# Requirements
Exact copies are required of the lines from the line containing "Considering the image, is" through the final line of the listing, both included, and of no other lines.

# Provided data
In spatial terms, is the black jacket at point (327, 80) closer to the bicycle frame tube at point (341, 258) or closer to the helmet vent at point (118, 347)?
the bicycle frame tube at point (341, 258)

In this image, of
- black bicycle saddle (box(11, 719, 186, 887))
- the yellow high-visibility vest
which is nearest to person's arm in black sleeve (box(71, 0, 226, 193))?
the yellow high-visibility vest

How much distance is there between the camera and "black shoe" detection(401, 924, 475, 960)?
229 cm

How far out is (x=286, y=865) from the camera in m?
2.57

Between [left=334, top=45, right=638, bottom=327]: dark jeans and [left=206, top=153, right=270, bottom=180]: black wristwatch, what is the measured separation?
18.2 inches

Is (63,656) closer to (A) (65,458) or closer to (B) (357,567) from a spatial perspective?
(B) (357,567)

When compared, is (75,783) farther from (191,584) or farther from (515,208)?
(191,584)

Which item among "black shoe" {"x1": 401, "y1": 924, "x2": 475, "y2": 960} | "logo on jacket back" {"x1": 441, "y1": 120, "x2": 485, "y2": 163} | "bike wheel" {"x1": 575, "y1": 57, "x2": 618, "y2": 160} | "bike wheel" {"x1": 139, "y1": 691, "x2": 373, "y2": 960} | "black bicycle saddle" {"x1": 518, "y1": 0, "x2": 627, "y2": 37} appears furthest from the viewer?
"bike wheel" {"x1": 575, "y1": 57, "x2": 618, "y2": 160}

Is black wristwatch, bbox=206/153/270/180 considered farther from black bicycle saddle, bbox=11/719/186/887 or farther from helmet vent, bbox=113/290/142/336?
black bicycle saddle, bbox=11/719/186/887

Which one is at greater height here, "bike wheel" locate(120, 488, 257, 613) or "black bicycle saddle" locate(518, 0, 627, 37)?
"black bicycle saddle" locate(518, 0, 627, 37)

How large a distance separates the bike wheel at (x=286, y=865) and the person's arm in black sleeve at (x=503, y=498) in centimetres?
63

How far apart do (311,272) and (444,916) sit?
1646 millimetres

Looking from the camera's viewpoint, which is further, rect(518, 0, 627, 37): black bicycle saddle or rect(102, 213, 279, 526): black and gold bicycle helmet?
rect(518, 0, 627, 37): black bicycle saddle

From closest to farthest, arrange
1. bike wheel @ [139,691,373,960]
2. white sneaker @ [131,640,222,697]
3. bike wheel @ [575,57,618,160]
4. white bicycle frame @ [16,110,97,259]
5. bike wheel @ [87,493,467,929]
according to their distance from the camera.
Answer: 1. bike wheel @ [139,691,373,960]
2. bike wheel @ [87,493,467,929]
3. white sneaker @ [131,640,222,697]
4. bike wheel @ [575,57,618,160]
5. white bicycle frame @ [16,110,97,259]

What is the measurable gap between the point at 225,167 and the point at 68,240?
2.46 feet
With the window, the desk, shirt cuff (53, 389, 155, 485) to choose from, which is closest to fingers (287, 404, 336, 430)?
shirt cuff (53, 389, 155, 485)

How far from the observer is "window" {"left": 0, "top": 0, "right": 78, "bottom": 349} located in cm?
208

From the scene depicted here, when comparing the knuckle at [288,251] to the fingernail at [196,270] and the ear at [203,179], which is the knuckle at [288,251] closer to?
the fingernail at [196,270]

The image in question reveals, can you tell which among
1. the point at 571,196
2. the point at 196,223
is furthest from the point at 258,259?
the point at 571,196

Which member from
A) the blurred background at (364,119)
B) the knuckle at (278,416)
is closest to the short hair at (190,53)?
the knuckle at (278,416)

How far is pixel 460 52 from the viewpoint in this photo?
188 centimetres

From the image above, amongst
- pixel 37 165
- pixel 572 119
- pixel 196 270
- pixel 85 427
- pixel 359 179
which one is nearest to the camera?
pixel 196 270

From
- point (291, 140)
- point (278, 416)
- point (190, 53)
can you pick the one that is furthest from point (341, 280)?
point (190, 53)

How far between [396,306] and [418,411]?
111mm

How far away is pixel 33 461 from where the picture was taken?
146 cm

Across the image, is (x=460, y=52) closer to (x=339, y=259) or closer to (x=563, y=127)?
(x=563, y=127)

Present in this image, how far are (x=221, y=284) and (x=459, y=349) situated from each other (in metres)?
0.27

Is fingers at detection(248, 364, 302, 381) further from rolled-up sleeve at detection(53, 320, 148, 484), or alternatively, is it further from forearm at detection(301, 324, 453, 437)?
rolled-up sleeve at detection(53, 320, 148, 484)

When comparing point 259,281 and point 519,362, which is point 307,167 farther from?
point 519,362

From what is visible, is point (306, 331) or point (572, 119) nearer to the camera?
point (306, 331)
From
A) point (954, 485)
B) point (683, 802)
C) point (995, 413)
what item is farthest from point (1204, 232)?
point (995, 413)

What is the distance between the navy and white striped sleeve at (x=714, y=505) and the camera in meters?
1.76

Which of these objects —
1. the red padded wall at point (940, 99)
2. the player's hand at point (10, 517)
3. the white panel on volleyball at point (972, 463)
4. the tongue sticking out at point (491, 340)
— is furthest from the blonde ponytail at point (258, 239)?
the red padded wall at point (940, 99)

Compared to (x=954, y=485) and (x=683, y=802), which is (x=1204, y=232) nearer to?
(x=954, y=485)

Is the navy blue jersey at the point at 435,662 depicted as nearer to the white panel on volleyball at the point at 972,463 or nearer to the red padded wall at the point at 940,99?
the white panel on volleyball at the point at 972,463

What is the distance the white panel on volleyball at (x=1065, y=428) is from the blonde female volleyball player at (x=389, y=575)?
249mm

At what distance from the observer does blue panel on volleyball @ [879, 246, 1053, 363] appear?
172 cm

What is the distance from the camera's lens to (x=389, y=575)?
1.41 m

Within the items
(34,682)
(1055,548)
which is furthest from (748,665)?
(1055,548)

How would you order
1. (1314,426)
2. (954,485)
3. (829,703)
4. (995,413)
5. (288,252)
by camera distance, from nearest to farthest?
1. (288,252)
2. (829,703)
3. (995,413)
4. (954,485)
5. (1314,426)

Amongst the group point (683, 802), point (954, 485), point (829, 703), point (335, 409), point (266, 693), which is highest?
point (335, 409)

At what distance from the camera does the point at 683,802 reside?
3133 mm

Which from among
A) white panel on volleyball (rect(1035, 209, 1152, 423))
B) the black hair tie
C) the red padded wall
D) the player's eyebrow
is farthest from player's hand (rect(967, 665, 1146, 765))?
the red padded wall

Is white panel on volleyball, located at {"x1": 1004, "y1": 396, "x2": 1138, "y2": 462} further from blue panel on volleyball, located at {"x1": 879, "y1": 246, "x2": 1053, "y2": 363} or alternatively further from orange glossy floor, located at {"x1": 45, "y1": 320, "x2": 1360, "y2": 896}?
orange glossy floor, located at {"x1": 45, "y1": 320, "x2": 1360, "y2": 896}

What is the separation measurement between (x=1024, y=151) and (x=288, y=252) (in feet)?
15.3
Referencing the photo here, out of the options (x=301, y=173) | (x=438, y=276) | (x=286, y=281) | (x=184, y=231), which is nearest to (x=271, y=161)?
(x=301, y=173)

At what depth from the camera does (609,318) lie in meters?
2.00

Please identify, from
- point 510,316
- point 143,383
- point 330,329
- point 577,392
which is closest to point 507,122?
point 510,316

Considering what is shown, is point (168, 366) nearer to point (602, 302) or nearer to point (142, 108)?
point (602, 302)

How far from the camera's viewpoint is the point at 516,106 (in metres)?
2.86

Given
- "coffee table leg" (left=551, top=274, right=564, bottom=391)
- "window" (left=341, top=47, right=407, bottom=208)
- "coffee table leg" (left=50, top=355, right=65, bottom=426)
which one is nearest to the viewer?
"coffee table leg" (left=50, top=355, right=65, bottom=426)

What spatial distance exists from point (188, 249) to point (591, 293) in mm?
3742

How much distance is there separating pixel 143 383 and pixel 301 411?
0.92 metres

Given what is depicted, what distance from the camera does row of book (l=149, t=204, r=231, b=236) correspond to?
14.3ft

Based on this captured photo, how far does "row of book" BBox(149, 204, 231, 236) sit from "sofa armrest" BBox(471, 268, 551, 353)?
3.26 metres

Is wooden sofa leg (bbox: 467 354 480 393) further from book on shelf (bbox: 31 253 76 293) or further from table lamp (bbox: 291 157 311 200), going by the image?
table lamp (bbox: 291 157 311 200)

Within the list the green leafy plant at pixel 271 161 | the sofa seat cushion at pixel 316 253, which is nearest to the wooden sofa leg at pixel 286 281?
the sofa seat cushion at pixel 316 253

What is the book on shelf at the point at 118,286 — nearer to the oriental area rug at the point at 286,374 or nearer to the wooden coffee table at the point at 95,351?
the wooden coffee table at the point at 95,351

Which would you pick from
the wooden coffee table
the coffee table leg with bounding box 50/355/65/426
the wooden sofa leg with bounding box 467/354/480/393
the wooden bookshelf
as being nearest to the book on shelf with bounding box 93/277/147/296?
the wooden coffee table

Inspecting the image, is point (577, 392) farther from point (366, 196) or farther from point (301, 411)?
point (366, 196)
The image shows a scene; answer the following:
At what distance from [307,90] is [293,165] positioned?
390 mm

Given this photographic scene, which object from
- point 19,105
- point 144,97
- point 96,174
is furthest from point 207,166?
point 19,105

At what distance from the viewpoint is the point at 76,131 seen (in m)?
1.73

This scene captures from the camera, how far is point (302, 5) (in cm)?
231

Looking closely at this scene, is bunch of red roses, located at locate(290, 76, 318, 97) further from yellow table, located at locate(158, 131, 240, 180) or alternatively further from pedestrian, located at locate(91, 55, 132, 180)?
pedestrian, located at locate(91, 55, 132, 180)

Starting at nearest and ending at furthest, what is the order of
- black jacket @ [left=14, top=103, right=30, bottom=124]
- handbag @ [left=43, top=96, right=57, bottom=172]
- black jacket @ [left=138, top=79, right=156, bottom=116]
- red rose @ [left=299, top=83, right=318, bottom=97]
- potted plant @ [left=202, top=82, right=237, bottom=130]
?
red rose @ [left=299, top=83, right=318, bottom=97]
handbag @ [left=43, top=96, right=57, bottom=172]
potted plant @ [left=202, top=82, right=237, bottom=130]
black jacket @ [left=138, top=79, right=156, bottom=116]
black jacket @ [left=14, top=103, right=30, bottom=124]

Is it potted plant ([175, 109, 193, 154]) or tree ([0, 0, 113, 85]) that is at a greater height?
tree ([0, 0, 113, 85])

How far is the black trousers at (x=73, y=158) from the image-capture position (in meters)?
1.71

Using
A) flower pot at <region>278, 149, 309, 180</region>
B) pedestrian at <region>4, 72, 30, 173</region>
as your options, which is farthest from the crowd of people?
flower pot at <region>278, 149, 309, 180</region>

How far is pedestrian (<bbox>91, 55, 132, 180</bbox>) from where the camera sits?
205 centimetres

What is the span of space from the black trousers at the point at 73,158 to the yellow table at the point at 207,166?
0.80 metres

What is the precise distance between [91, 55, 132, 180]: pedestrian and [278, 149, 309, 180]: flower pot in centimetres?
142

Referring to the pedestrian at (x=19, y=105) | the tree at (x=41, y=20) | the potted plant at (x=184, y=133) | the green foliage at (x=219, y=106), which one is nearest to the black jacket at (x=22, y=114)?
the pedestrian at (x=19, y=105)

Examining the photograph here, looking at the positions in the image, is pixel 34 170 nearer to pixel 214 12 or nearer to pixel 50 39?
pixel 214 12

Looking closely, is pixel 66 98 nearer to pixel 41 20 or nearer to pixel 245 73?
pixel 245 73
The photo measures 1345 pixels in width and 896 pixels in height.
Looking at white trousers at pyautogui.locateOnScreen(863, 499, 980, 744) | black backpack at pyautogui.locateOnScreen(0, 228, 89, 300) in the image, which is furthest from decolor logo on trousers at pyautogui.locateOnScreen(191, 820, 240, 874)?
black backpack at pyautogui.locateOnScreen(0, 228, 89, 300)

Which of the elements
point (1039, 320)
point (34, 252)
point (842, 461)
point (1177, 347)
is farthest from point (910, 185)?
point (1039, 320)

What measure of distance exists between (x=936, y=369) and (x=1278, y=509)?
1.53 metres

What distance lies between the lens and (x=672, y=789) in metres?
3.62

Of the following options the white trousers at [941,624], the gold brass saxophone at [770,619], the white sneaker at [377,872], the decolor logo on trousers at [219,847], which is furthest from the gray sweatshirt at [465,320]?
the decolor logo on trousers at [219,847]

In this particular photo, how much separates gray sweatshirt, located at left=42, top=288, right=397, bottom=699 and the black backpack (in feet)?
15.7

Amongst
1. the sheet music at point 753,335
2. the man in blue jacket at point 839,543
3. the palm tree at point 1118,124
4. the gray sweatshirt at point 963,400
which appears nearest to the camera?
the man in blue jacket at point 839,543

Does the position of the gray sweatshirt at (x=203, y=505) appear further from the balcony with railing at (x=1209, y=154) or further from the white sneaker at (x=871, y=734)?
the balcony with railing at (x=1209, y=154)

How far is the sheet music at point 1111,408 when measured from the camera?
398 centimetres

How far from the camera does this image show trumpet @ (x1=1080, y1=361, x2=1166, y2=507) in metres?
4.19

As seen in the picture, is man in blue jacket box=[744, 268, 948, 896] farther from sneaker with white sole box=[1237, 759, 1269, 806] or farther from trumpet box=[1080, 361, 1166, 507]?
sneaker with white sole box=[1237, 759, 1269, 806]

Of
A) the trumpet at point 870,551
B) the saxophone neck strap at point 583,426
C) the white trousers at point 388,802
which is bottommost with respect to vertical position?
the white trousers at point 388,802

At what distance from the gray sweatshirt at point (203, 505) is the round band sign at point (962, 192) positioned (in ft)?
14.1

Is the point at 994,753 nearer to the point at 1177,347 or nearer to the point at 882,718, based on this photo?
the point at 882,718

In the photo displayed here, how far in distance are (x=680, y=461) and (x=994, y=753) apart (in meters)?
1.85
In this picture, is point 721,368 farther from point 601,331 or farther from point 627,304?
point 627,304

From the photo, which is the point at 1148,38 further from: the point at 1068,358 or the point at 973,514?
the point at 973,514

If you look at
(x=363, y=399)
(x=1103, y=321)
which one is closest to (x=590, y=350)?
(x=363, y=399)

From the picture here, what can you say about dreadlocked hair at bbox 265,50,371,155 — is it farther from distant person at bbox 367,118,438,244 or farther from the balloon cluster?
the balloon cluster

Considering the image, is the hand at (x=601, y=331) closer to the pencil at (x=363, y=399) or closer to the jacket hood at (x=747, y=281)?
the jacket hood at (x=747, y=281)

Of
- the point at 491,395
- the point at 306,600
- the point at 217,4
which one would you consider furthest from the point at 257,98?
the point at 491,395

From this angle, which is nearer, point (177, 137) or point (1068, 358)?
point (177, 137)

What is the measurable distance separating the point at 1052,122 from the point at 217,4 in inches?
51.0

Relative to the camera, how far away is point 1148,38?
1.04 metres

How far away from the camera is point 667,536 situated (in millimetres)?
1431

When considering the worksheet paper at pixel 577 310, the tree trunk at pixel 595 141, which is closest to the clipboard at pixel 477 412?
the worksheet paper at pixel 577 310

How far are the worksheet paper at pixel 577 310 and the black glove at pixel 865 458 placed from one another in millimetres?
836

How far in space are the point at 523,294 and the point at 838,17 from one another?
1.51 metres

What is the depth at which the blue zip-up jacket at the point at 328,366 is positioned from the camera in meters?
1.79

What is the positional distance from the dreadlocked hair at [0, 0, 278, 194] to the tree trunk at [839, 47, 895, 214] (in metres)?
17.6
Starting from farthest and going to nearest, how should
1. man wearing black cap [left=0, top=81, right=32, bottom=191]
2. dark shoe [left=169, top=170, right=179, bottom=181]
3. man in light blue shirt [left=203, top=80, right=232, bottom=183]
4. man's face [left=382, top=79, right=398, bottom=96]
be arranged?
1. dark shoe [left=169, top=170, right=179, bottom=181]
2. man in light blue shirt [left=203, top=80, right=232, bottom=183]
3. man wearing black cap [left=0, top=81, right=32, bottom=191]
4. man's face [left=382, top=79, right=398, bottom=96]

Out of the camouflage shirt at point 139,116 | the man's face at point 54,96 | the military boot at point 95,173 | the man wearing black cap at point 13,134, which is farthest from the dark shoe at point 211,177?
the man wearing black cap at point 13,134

# Answer to the exercise
Considering the image, is the hand at (x=601, y=331) closer to the pencil at (x=363, y=399) or closer to the jacket hood at (x=747, y=281)?
the jacket hood at (x=747, y=281)

Of
- the point at 491,395
- the point at 306,600
- the point at 217,4
which one would you consider furthest from the point at 257,98?
the point at 491,395

From this angle, which is nearer, point (177, 137) or point (1068, 358)?
point (177, 137)

What is the measurable distance separating the point at 1052,122 from the point at 217,4 in inches?
51.0

Relative to the camera, how far away is point 1148,38?
1.04 metres

How far away from the camera is point 667,536 situated (in millimetres)?
1431

When considering the worksheet paper at pixel 577 310, the tree trunk at pixel 595 141, which is closest to the clipboard at pixel 477 412?
the worksheet paper at pixel 577 310

How far are the worksheet paper at pixel 577 310 and the black glove at pixel 865 458 placed from one another in millimetres?
836

How far in space are the point at 523,294 and the point at 838,17 from one another?
1.51 metres

What is the depth at which the blue zip-up jacket at the point at 328,366 is positioned from the camera in meters?
1.79

What is the positional distance from the dreadlocked hair at [0, 0, 278, 194] to the tree trunk at [839, 47, 895, 214] (in metres)?
17.6
Starting from farthest and going to nearest, how should
1. man wearing black cap [left=0, top=81, right=32, bottom=191]
2. dark shoe [left=169, top=170, right=179, bottom=181]
3. man in light blue shirt [left=203, top=80, right=232, bottom=183]
4. man's face [left=382, top=79, right=398, bottom=96]
be arranged?
1. dark shoe [left=169, top=170, right=179, bottom=181]
2. man in light blue shirt [left=203, top=80, right=232, bottom=183]
3. man wearing black cap [left=0, top=81, right=32, bottom=191]
4. man's face [left=382, top=79, right=398, bottom=96]

Out of the camouflage shirt at point 139,116 | the man's face at point 54,96 | the military boot at point 95,173 | the man wearing black cap at point 13,134, which is farthest from the dark shoe at point 211,177?
the man wearing black cap at point 13,134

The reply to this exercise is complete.